The constraints share a common structure: reduce degrees of freedom, penalize complexity, test on independent data.

This sequence has occurred in machine learning, medicine, finance (where backtesting reforms now require out-of-sample testing), psychology (where the Open Science Framework promotes pre-registration and replication), and ecology (where meta-analyses have replaced reliance on individual field studies). Each field went through the sequence independently. Each arrived at the same destination.

The lesson is not that overfitting is a solved problem. It is not. New forms of overfitting emerge as methods become more sophisticated. In machine learning, the rise of large language models has introduced new overfitting challenges: models trained on the entire internet may overfit to the statistical regularities of human-generated text rather than learning to reason. In medicine, the proliferation of observational studies using electronic health records introduces new sources of confounding that mimic the multiple-testing problem.

The lesson is that recognizing the shared structure of overfitting across domains allows you to import solutions. A medical researcher who understands dropout in neural networks can see why multi-site trials with diverse populations are important. A machine learning engineer who understands the replication crisis can see why out-of-sample testing must be sacrosanct. The vocabulary differs. The math differs. The constraints are the same.

The Human Cost

The overfitting error in machine learning cost the engineer's company some advertising revenue and the engineer some embarrassment. The overfitting error in medicine cost patients something far more valuable.

When the subgroup analysis of the rheumatoid arthritis drug was published, doctors read it. Some prescribed the drug to older women with severe disease, believing -- based on a published, peer-reviewed study -- that it would help. It did not help. Those patients took a medication with side effects and no benefits, paid for a prescription that did nothing, and in some cases delayed receiving treatments that might have worked.

This is why overfitting is not merely an academic concern. In every domain where decisions are based on patterns extracted from data -- which is every domain -- overfitting has consequences that range from the trivial (bad ad targeting) to the catastrophic (ineffective medical treatments, failed financial strategies, misguided policy interventions). The structural identity of the error across domains means that the lessons learned in any one domain can, and should, inform all the others.

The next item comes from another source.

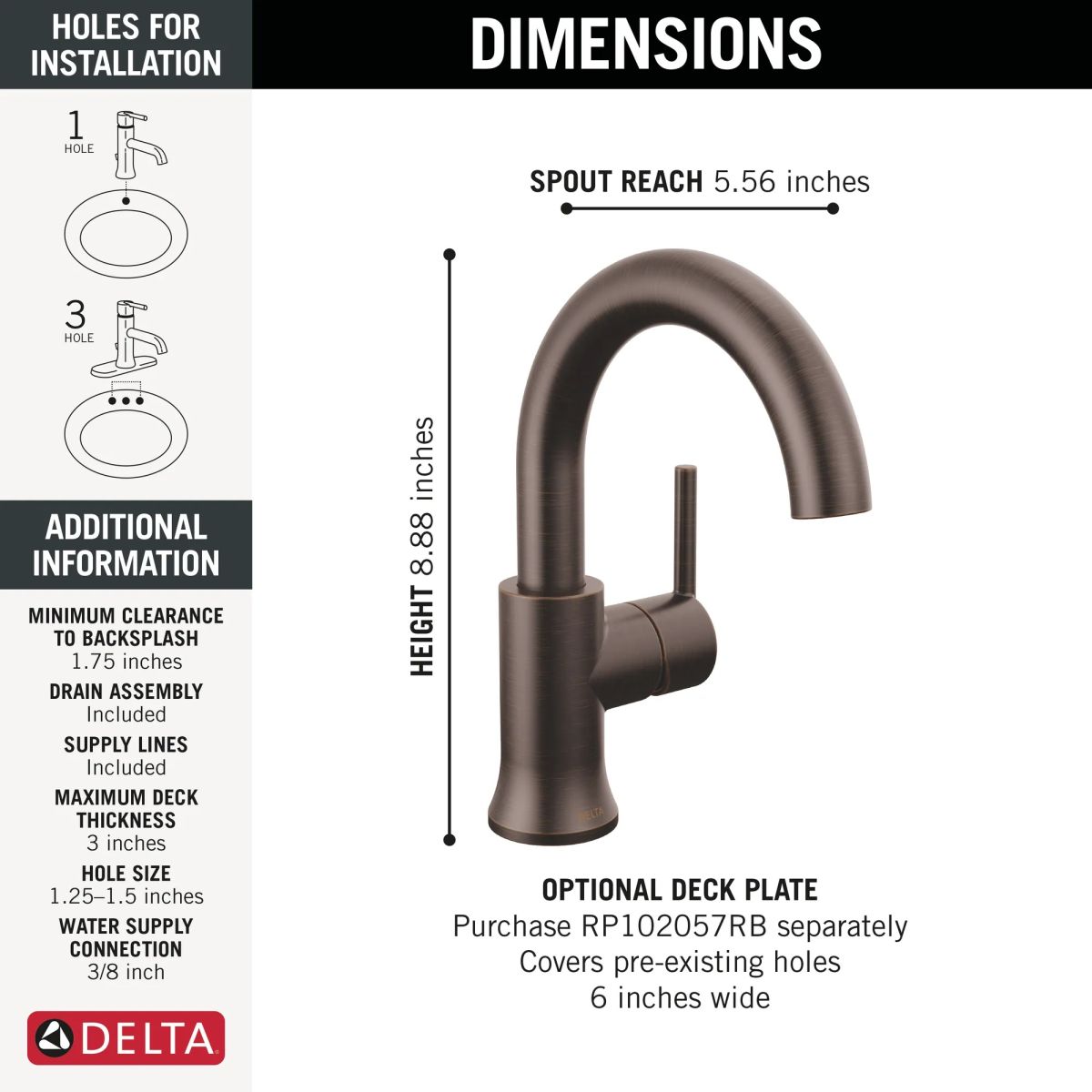 DELTA Trinsic Single Handle High-Arc Bathroom Faucet — Venetian Bronze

The engineer and the researcher, six hundred miles apart, made the same mistake for the same reasons. Understanding why they made it, and how to prevent it, is among the most practically important applications of cross-domain pattern recognition.

Questions for Discussion

The case study describes overfitting in both machine learning and medicine as involving "too many degrees of freedom relative to data." In what specific ways do the degrees of freedom differ between the two fields? Are "model parameters" and "subgroup analyses" the same kind of flexibility?
The medical researcher tested fourteen subgroups and found one significant result. If you were a journal reviewer, what specific regularization requirements would you impose before accepting such a paper for publication?
Machine learning developed regularization techniques largely through engineering trial and error. Medicine developed them largely in response to a public crisis of confidence (the replication crisis). Why do you think the timelines were different? Does the nature of the domain (engineering vs. human health) affect how quickly a field learns to regularize?
The case study notes that ensemble methods in machine learning and meta-analyses in medicine serve the same structural function. Can you identify other pairs of domain-specific techniques that are structurally identical regularization methods appearing under different names?
Both fields continue to face new forms of overfitting as their methods evolve. What new overfitting risks might emerge in the next decade in machine learning? In medicine? Would understanding the parallel help practitioners in either field anticipate and prepare for these risks?